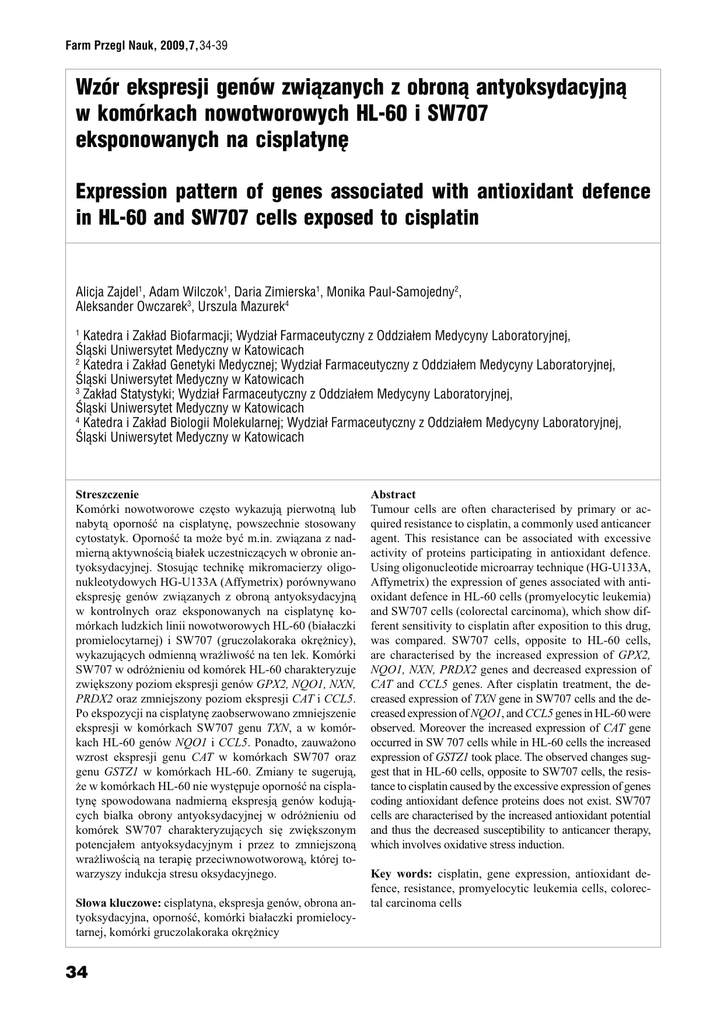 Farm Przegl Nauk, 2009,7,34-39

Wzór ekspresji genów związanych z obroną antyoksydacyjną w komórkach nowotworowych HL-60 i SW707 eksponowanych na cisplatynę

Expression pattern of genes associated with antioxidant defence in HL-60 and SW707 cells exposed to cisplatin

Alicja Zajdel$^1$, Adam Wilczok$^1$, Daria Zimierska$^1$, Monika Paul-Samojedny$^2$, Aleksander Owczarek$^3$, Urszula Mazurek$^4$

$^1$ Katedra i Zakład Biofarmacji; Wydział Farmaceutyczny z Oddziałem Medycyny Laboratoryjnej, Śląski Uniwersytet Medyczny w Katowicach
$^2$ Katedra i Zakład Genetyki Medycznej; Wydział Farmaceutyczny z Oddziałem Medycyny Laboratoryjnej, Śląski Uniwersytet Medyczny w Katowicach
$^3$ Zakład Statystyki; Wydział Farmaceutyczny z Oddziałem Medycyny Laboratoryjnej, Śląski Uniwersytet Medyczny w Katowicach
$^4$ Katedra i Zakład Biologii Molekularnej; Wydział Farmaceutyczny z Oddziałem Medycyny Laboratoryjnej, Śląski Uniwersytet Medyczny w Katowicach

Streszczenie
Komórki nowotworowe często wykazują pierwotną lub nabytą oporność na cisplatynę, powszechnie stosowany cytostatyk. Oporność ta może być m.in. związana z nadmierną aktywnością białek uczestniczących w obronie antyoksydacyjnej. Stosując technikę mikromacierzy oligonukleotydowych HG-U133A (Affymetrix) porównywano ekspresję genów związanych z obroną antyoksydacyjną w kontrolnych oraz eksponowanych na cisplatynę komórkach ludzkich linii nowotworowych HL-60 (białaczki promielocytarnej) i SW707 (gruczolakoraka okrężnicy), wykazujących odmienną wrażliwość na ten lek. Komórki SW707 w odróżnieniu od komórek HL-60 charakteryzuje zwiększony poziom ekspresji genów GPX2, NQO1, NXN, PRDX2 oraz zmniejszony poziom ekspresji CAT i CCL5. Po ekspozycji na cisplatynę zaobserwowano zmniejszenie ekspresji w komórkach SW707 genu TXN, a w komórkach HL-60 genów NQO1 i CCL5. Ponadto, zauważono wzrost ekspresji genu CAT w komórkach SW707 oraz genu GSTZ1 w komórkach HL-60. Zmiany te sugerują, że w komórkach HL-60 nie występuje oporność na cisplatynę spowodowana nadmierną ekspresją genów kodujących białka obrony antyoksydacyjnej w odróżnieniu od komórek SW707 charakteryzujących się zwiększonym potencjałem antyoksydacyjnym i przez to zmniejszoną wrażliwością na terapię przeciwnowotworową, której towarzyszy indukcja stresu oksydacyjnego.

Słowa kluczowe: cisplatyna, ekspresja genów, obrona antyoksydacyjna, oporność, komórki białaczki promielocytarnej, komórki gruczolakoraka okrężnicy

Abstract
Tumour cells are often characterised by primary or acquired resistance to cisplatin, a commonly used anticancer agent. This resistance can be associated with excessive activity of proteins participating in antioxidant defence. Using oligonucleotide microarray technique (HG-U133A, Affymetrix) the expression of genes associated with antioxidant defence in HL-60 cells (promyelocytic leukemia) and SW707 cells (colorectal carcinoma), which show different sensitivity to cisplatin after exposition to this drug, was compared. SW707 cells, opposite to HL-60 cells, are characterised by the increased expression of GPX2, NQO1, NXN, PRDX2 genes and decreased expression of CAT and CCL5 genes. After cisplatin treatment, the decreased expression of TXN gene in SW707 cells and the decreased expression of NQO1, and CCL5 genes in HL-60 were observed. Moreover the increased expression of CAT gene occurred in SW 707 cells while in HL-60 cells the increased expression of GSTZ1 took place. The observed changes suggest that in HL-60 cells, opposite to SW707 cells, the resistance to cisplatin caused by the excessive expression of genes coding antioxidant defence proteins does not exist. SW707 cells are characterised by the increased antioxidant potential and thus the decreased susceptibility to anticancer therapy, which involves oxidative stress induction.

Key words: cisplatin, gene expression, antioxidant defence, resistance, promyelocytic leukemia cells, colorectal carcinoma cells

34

+===+

What you are asked to do: Set down all of the entries exactly as they stand, without any image.

Exercise output:
 Farm Przegl Nauk, 2009,7,34-39

Wzór ekspresji genów związanych z obroną antyoksydacyjną w komórkach nowotworowych HL-60 i SW707 eksponowanych na cisplatynę

Expression pattern of genes associated with antioxidant defence in HL-60 and SW707 cells exposed to cisplatin

Alicja Zajdel$^1$, Adam Wilczok$^1$, Daria Zimierska$^1$, Monika Paul-Samojedny$^2$, Aleksander Owczarek$^3$, Urszula Mazurek$^4$

$^1$ Katedra i Zakład Biofarmacji; Wydział Farmaceutyczny z Oddziałem Medycyny Laboratoryjnej, Śląski Uniwersytet Medyczny w Katowicach
$^2$ Katedra i Zakład Genetyki Medycznej; Wydział Farmaceutyczny z Oddziałem Medycyny Laboratoryjnej, Śląski Uniwersytet Medyczny w Katowicach
$^3$ Zakład Statystyki; Wydział Farmaceutyczny z Oddziałem Medycyny Laboratoryjnej, Śląski Uniwersytet Medyczny w Katowicach
$^4$ Katedra i Zakład Biologii Molekularnej; Wydział Farmaceutyczny z Oddziałem Medycyny Laboratoryjnej, Śląski Uniwersytet Medyczny w Katowicach

Streszczenie
Komórki nowotworowe często wykazują pierwotną lub nabytą oporność na cisplatynę, powszechnie stosowany cytostatyk. Oporność ta może być m.in. związana z nadmierną aktywnością białek uczestniczących w obronie antyoksydacyjnej. Stosując technikę mikromacierzy oligonukleotydowych HG-U133A (Affymetrix) porównywano ekspresję genów związanych z obroną antyoksydacyjną w kontrolnych oraz eksponowanych na cisplatynę komórkach ludzkich linii nowotworowych HL-60 (białaczki promielocytarnej) i SW707 (gruczolakoraka okrężnicy), wykazujących odmienną wrażliwość na ten lek. Komórki SW707 w odróżnieniu od komórek HL-60 charakteryzuje zwiększony poziom ekspresji genów GPX2, NQO1, NXN, PRDX2 oraz zmniejszony poziom ekspresji CAT i CCL5. Po ekspozycji na cisplatynę zaobserwowano zmniejszenie ekspresji w komórkach SW707 genu TXN, a w komórkach HL-60 genów NQO1 i CCL5. Ponadto, zauważono wzrost ekspresji genu CAT w komórkach SW707 oraz genu GSTZ1 w komórkach HL-60. Zmiany te sugerują, że w komórkach HL-60 nie występuje oporność na cisplatynę spowodowana nadmierną ekspresją genów kodujących białka obrony antyoksydacyjnej w odróżnieniu od komórek SW707 charakteryzujących się zwiększonym potencjałem antyoksydacyjnym i przez to zmniejszoną wrażliwością na terapię przeciwnowotworową, której towarzyszy indukcja stresu oksydacyjnego.

Słowa kluczowe: cisplatyna, ekspresja genów, obrona antyoksydacyjna, oporność, komórki białaczki promielocytarnej, komórki gruczolakoraka okrężnicy

Abstract
Tumour cells are often characterised by primary or acquired resistance to cisplatin, a commonly used anticancer agent. This resistance can be associated with excessive activity of proteins participating in antioxidant defence. Using oligonucleotide microarray technique (HG-U133A, Affymetrix) the expression of genes associated with antioxidant defence in HL-60 cells (promyelocytic leukemia) and SW707 cells (colorectal carcinoma), which show different sensitivity to cisplatin after exposition to this drug, was compared. SW707 cells, opposite to HL-60 cells, are characterised by the increased expression of GPX2, NQO1, NXN, PRDX2 genes and decreased expression of CAT and CCL5 genes. After cisplatin treatment, the decreased expression of TXN gene in SW707 cells and the decreased expression of NQO1, and CCL5 genes in HL-60 were observed. Moreover the increased expression of CAT gene occurred in SW 707 cells while in HL-60 cells the increased expression of GSTZ1 took place. The observed changes suggest that in HL-60 cells, opposite to SW707 cells, the resistance to cisplatin caused by the excessive expression of genes coding antioxidant defence proteins does not exist. SW707 cells are characterised by the increased antioxidant potential and thus the decreased susceptibility to anticancer therapy, which involves oxidative stress induction.

Key words: cisplatin, gene expression, antioxidant defence, resistance, promyelocytic leukemia cells, colorectal carcinoma cells

34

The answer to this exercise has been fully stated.